The goal is to morph the website’s basic structure (site backbone) and other functional characteristics in real-time. Website morphing complements self-selected branching (as in http://www.Dell.com), recommendations (as in http://www.Amazon.com), factorial experiments (Google’s Website Optimizer), or customized content.

Cognitive styles dimensions might include impulsive (makes decisions quickly) versus deliberative (explores options in depth before making a decision), visual (prefers images) versus verbal (prefers text and numbers), or analytic (wants all details) versus holistic (just the bottom line).

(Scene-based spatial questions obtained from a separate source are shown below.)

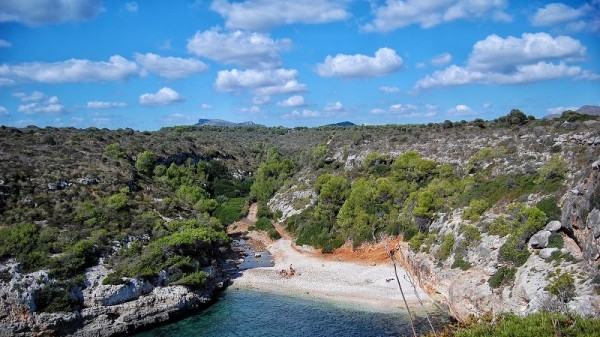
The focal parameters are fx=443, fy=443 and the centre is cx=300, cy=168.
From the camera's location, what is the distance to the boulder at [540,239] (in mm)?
29642


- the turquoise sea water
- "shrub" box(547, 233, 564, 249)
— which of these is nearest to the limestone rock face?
the turquoise sea water

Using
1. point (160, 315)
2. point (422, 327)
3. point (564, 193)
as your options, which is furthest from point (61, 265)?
point (564, 193)

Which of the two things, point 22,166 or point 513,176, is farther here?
point 22,166

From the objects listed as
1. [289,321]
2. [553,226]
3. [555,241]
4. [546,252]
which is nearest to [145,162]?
[289,321]

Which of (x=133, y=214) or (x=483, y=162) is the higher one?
(x=483, y=162)

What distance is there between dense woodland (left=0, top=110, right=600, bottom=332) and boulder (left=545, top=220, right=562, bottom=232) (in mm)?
777

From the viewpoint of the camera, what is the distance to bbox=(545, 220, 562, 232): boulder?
29.8 metres

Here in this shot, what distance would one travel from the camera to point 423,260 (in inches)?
1556

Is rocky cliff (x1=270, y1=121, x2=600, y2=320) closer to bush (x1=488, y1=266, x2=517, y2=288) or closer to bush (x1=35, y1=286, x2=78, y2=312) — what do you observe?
bush (x1=488, y1=266, x2=517, y2=288)

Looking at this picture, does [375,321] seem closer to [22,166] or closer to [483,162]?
[483,162]

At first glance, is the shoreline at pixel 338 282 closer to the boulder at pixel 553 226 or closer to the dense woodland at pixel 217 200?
the dense woodland at pixel 217 200

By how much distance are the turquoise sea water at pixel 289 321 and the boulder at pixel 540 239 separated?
313 inches

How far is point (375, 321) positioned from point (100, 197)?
33.7 metres

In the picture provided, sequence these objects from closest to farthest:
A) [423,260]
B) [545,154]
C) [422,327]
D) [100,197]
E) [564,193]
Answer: [422,327] → [564,193] → [423,260] → [545,154] → [100,197]
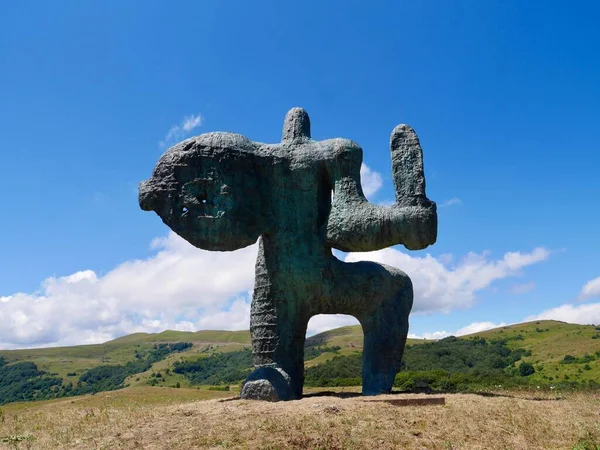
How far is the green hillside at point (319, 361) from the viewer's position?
2612 cm

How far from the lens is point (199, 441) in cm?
692

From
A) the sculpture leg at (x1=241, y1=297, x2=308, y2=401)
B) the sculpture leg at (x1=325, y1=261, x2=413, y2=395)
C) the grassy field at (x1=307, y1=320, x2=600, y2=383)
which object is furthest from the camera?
the grassy field at (x1=307, y1=320, x2=600, y2=383)

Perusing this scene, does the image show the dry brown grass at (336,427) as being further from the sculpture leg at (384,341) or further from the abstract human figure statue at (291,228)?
the abstract human figure statue at (291,228)

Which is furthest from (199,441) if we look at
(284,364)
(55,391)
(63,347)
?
(63,347)

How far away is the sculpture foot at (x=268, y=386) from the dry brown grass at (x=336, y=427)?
299mm

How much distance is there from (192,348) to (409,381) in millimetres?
108057

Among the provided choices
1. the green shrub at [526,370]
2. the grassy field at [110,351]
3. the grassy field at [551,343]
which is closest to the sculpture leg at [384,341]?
the grassy field at [551,343]

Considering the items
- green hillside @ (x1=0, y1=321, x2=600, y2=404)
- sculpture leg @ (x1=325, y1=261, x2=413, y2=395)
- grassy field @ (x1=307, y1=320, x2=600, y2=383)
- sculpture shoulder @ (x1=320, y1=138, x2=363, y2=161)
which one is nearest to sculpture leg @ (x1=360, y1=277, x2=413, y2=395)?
sculpture leg @ (x1=325, y1=261, x2=413, y2=395)

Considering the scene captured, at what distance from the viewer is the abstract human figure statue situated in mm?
9930

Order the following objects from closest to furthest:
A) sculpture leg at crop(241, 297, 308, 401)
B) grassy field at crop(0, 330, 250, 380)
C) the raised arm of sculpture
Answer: the raised arm of sculpture
sculpture leg at crop(241, 297, 308, 401)
grassy field at crop(0, 330, 250, 380)

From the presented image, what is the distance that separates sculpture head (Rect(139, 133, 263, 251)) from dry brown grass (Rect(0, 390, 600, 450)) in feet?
9.60

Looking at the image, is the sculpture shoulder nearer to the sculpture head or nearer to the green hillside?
the sculpture head

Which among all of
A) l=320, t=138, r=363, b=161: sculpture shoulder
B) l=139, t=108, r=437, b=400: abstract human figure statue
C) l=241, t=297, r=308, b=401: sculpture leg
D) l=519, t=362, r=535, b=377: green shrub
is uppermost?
l=320, t=138, r=363, b=161: sculpture shoulder

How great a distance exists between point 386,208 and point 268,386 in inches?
142
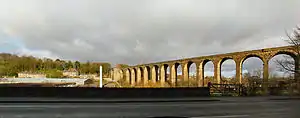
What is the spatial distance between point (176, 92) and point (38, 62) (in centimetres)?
12039

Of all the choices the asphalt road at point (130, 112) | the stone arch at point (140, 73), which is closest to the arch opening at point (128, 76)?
the stone arch at point (140, 73)

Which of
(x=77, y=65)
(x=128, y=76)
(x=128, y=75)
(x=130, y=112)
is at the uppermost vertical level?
(x=77, y=65)

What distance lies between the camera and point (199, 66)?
233 feet

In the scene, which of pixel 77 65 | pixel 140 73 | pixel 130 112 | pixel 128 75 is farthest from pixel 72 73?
pixel 130 112

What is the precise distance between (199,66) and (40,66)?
8408cm

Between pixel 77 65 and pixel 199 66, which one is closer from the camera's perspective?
pixel 199 66

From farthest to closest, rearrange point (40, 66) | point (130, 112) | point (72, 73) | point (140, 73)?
point (40, 66), point (72, 73), point (140, 73), point (130, 112)

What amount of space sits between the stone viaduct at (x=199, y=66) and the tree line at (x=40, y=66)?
27.6 m

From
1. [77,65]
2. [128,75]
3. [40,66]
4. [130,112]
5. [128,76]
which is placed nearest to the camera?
[130,112]

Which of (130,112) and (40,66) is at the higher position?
(40,66)

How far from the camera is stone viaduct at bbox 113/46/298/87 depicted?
179 feet

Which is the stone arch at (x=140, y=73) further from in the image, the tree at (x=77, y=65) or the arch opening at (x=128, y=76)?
the tree at (x=77, y=65)

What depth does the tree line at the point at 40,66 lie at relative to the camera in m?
115

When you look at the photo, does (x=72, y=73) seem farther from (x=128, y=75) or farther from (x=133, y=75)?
(x=133, y=75)
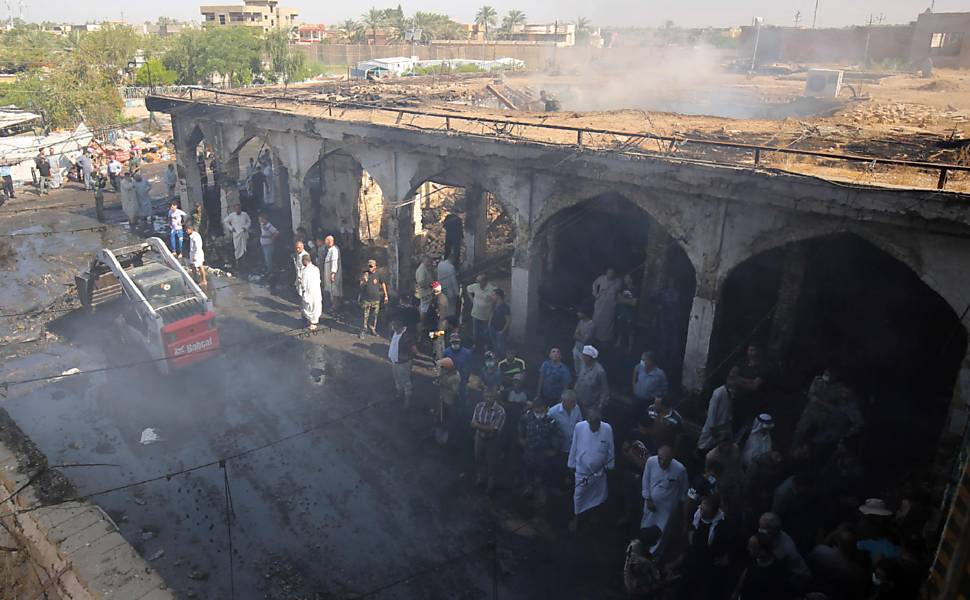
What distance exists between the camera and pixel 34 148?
→ 2717cm

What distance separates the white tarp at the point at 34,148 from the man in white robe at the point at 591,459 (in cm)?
2782

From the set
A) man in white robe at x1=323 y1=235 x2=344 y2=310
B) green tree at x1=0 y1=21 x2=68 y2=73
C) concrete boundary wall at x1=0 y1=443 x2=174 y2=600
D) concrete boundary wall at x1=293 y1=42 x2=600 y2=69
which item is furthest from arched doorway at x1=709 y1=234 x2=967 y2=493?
green tree at x1=0 y1=21 x2=68 y2=73

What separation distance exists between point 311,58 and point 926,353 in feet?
209

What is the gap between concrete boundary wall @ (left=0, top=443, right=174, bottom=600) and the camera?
662 centimetres

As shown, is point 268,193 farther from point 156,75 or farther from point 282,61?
point 156,75

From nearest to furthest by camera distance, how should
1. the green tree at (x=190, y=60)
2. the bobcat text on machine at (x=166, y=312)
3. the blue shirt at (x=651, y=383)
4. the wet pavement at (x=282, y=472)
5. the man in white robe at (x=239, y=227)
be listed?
the wet pavement at (x=282, y=472) < the blue shirt at (x=651, y=383) < the bobcat text on machine at (x=166, y=312) < the man in white robe at (x=239, y=227) < the green tree at (x=190, y=60)

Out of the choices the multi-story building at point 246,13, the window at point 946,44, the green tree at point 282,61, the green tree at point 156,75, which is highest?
the multi-story building at point 246,13

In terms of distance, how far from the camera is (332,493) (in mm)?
8516

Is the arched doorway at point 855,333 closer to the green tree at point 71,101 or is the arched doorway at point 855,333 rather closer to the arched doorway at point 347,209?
the arched doorway at point 347,209

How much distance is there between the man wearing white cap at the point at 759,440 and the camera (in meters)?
7.28

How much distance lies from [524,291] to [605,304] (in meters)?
1.67

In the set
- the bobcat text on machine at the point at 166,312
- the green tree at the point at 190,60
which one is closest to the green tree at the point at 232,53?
the green tree at the point at 190,60

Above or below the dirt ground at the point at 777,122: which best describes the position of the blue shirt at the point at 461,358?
below

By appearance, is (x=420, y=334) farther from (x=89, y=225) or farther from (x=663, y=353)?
(x=89, y=225)
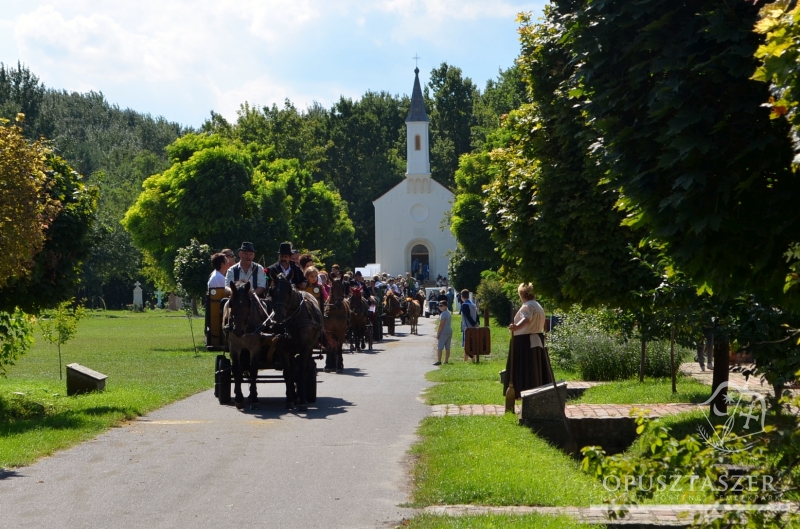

For example, a website might morph by changing the ratio of graphs and pictures to text, by reducing a display to just a few options (broadband service plans), or by carefully selecting the amount of information presented about each plan. A website might also morph by adding or deleting functional characteristics such as column headings, links, tools, persona, and dialogue boxes. There are, literally, hundreds of thousands or even millions of ways a website can morph to better serve its customers.